The most delicious vanilla slice that will bring up all the nostalgia! An easy recipe using our White Choc Baking Chips and Vanilla Velvet Cake Mix.
You will need
- 1 x pack Noshu 98% Sugar Free Vanilla Velvet Cake Mix
- 2 x packs Noshu 95% Sugar Free White Choc Baking Chips
- 1 x pack Sao crackers
- 20 x 20 cm square cake tin
- Digital kitchen scales
for the custard filling
- 600 ml milk
- 400 ml cream
- 6 x large egg yolks
- 1 x sachet Noshu Vanilla Frosting Mix
- 80 g Noshu 98% Sugar Free Vanilla Velvet Cake Mix
- 200 g Noshu 95% Sugar Free White Choc Baking Chips
- 1 tbsp vanilla essence
for the passionfruit ganache
- 100 g Noshu 95% Sugar Free White Choc Baking Chips
- 80 ml thickened cream
- 50 ml passionfruit pulp
Line your cake tin with cling wrap and place a single layer of Sao crackers on the bottom of the tin. This will create the base layer of the slice.
- Place your cream, milk and white choc chips into a medium saucepan. Whisk over a medium heat until the mixture is warm and the chips have started to melt. Make sure not to bring it to boil.
- While the cream mixture heats, whisk together egg yolks, vanilla frosting mix, Vanilla Velvet Cake Mix and vanilla essence in a large bowl until smooth. The mixture will be really thick.
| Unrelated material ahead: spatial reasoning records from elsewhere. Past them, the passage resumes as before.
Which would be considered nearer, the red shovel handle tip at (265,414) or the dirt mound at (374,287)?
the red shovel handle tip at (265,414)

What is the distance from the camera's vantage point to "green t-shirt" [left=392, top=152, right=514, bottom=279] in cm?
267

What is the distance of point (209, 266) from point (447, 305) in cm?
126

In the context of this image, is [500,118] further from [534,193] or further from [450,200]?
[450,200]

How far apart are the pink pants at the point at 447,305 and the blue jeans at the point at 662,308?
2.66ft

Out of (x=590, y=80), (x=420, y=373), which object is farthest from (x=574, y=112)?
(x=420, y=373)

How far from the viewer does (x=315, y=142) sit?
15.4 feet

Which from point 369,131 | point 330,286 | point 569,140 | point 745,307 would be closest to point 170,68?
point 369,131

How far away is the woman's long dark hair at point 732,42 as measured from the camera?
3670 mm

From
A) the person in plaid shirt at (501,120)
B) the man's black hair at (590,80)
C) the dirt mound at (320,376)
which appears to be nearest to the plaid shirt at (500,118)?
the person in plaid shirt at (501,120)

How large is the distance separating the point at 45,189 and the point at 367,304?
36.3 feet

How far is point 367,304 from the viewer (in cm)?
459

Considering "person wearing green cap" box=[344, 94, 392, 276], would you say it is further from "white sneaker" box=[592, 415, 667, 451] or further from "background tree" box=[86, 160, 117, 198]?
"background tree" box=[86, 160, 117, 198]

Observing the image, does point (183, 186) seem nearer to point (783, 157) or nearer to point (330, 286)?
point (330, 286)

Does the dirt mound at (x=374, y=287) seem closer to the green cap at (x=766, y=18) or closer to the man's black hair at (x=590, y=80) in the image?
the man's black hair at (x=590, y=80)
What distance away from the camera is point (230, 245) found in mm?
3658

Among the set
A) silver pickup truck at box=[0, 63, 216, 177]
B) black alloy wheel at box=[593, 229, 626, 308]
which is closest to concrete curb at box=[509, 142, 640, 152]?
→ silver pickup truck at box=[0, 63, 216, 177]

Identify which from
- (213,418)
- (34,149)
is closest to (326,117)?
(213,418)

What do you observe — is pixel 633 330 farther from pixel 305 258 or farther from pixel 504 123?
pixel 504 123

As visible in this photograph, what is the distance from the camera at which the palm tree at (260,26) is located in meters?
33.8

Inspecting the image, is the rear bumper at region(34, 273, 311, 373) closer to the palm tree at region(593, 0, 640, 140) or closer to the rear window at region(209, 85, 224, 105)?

- Carefully pour a quarter of the heated cream mixture into the egg mixture, whisking quickly but carefully to bring the egg mixture to temperature. Carefully stream the remaining heated cream mixture into your egg mixture and whisk until well combined and smooth. Transfer the mix back into the saucepan and continue whisking over medium heat until it thickens to a custard consistency. This will take about 5 minutes.
- Remove custard from the heat and allow it to cool slightly before gently pouring it over your Sao base. Top the custard with another single layer of Sao crackers and place in the fridge to cool while you make your ganache.
- In a small saucepan, whisk your cream, white choc chips and passionfruit together on a low heat until the chips are melted and the mixture is smooth.
- Allow this to cool slightly before pouring over the top of your slice.
- Tightly wrap your tin with cling wrap and set in the fridge overnight.
- Slice into desired sized pieces and enjoy!
Store refrigerated in an airtight container for up to 5 days.